Spatial reasoning records
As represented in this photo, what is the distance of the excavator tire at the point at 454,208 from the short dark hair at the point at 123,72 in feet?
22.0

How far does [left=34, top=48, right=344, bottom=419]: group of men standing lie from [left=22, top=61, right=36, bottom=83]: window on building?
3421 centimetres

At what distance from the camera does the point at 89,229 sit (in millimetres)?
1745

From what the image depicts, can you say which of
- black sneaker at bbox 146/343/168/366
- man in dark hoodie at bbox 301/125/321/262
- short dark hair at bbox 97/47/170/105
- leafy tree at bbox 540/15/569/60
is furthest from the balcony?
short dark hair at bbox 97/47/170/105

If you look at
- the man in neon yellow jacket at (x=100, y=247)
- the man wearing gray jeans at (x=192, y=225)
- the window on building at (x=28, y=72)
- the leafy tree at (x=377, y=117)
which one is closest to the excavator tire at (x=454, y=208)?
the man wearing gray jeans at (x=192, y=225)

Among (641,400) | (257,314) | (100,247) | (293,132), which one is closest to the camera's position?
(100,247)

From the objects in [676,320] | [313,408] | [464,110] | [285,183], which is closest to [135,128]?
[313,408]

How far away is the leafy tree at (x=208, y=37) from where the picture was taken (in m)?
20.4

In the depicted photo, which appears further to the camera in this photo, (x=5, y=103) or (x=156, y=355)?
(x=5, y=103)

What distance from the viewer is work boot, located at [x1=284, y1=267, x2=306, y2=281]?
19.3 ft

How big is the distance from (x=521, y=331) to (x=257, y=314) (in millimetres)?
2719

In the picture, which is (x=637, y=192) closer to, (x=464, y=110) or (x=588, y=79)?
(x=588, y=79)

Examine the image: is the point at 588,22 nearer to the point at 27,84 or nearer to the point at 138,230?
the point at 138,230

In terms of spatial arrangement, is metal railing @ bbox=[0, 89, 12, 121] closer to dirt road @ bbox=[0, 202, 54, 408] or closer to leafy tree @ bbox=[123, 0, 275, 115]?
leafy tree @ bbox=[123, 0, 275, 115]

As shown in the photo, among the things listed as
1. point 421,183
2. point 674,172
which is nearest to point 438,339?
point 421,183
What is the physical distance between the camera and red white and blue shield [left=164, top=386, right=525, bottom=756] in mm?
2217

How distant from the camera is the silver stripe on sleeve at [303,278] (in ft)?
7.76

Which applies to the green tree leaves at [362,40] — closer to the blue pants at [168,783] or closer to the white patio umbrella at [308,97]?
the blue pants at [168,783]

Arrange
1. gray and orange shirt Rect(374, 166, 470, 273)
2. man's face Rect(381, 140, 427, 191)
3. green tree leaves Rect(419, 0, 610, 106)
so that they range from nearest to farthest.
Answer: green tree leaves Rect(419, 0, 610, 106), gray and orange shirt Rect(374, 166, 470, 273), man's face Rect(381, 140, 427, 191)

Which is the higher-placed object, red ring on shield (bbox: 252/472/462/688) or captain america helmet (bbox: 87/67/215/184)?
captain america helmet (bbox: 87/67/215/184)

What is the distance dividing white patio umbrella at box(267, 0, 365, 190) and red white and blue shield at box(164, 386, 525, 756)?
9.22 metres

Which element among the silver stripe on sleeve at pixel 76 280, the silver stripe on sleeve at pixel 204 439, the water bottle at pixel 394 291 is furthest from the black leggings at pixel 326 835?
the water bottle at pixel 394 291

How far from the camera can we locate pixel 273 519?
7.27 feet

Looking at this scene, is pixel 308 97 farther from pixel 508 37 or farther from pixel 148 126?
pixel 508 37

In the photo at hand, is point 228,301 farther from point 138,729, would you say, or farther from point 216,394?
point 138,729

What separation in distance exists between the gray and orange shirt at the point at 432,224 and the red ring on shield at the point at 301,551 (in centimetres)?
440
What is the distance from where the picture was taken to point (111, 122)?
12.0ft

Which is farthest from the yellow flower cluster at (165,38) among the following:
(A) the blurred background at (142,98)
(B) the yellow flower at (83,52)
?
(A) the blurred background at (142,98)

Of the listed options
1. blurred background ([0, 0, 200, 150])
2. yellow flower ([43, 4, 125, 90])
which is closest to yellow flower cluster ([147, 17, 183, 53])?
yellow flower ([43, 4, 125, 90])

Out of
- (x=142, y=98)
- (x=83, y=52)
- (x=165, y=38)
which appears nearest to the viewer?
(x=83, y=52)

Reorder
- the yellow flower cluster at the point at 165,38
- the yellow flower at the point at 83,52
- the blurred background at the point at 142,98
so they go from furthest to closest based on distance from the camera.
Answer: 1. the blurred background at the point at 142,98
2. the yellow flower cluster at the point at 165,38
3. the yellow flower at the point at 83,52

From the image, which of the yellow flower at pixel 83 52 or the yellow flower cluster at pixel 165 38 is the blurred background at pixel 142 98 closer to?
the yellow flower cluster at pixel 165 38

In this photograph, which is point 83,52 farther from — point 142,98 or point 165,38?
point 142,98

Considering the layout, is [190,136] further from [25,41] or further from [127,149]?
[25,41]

• _Task instructions_
Retype all the records, matching them exactly.

• _Answer to this problem_
As represented in this photo, what is the distance of the excavator tire at the point at 454,208 from the short dark hair at the point at 123,72 in feet?
22.0

How far does [left=34, top=48, right=344, bottom=419]: group of men standing lie from [left=22, top=61, right=36, bottom=83]: window on building?
3421 centimetres

At what distance from the camera does the point at 89,229 sit (in millimetres)?
1745

From what the image depicts, can you say which of
- black sneaker at bbox 146/343/168/366
- man in dark hoodie at bbox 301/125/321/262
- short dark hair at bbox 97/47/170/105
- leafy tree at bbox 540/15/569/60
is furthest from the balcony?
short dark hair at bbox 97/47/170/105

If you look at
- the man in neon yellow jacket at (x=100, y=247)
- the man wearing gray jeans at (x=192, y=225)
- the window on building at (x=28, y=72)
- the leafy tree at (x=377, y=117)
which one is closest to the excavator tire at (x=454, y=208)?
the man wearing gray jeans at (x=192, y=225)

Among (641,400) | (257,314) | (100,247) | (293,132), which one is closest to the camera's position?
(100,247)

From the objects in [676,320] | [313,408] | [464,110] | [285,183], which is closest to [135,128]?
[313,408]

How far away is the leafy tree at (x=208, y=37) from where the picture was taken (in m)?
20.4

In the depicted photo, which appears further to the camera in this photo, (x=5, y=103) or (x=156, y=355)?
(x=5, y=103)

What distance from the viewer is work boot, located at [x1=284, y1=267, x2=306, y2=281]?
19.3 ft

How big is the distance from (x=521, y=331) to (x=257, y=314) (in millimetres)?
2719

In the picture, which is (x=637, y=192) closer to, (x=464, y=110) or (x=588, y=79)?
(x=588, y=79)

Examine the image: is the point at 588,22 nearer to the point at 27,84 or nearer to the point at 138,230?
the point at 138,230

In terms of spatial arrangement, is metal railing @ bbox=[0, 89, 12, 121] closer to dirt road @ bbox=[0, 202, 54, 408] or closer to leafy tree @ bbox=[123, 0, 275, 115]?
leafy tree @ bbox=[123, 0, 275, 115]

As shown in the photo, among the things listed as
1. point 421,183
2. point 674,172
which is nearest to point 438,339?
point 421,183
What is the physical distance between the camera and red white and blue shield [left=164, top=386, right=525, bottom=756] in mm?
2217

How distant from the camera is the silver stripe on sleeve at [303,278] (in ft)?
7.76

Which applies to the green tree leaves at [362,40] — closer to the blue pants at [168,783] or closer to the white patio umbrella at [308,97]?
the blue pants at [168,783]

Arrange
1. gray and orange shirt Rect(374, 166, 470, 273)
2. man's face Rect(381, 140, 427, 191)
3. green tree leaves Rect(419, 0, 610, 106)
so that they range from nearest to farthest.
Answer: green tree leaves Rect(419, 0, 610, 106), gray and orange shirt Rect(374, 166, 470, 273), man's face Rect(381, 140, 427, 191)

Which is the higher-placed object, red ring on shield (bbox: 252/472/462/688) or captain america helmet (bbox: 87/67/215/184)?
captain america helmet (bbox: 87/67/215/184)

What is the distance dividing white patio umbrella at box(267, 0, 365, 190) and red white and blue shield at box(164, 386, 525, 756)?
9.22 metres

Which element among the silver stripe on sleeve at pixel 76 280, the silver stripe on sleeve at pixel 204 439, the water bottle at pixel 394 291 is furthest from the black leggings at pixel 326 835?
the water bottle at pixel 394 291

How far from the camera can we locate pixel 273 519?
7.27 feet

Looking at this scene, is pixel 308 97 farther from pixel 508 37 or farther from pixel 148 126?
pixel 508 37

In the photo at hand, is point 228,301 farther from point 138,729, would you say, or farther from point 216,394?
point 138,729

What separation in distance exists between the gray and orange shirt at the point at 432,224 and the red ring on shield at the point at 301,551 (in centimetres)?
440
What is the distance from where the picture was taken to point (111, 122)?
12.0ft

Which is farthest from the yellow flower cluster at (165,38) among the following:
(A) the blurred background at (142,98)
(B) the yellow flower at (83,52)
?
(A) the blurred background at (142,98)

Of the listed options
1. blurred background ([0, 0, 200, 150])
2. yellow flower ([43, 4, 125, 90])
which is closest to yellow flower cluster ([147, 17, 183, 53])?
yellow flower ([43, 4, 125, 90])

Out of
- (x=142, y=98)
- (x=83, y=52)
- (x=165, y=38)
which appears nearest to the viewer?
(x=83, y=52)

Reorder
- the yellow flower cluster at the point at 165,38
- the yellow flower at the point at 83,52
- the blurred background at the point at 142,98
so they go from furthest to closest based on distance from the camera.
Answer: 1. the blurred background at the point at 142,98
2. the yellow flower cluster at the point at 165,38
3. the yellow flower at the point at 83,52

From the image, which of the yellow flower at pixel 83 52 or the yellow flower cluster at pixel 165 38 is the blurred background at pixel 142 98 closer to?
the yellow flower cluster at pixel 165 38

In this photograph, which is point 83,52 farther from — point 142,98 or point 165,38?
point 142,98

Considering the layout, is [190,136] further from [25,41] or further from [127,149]?
[25,41]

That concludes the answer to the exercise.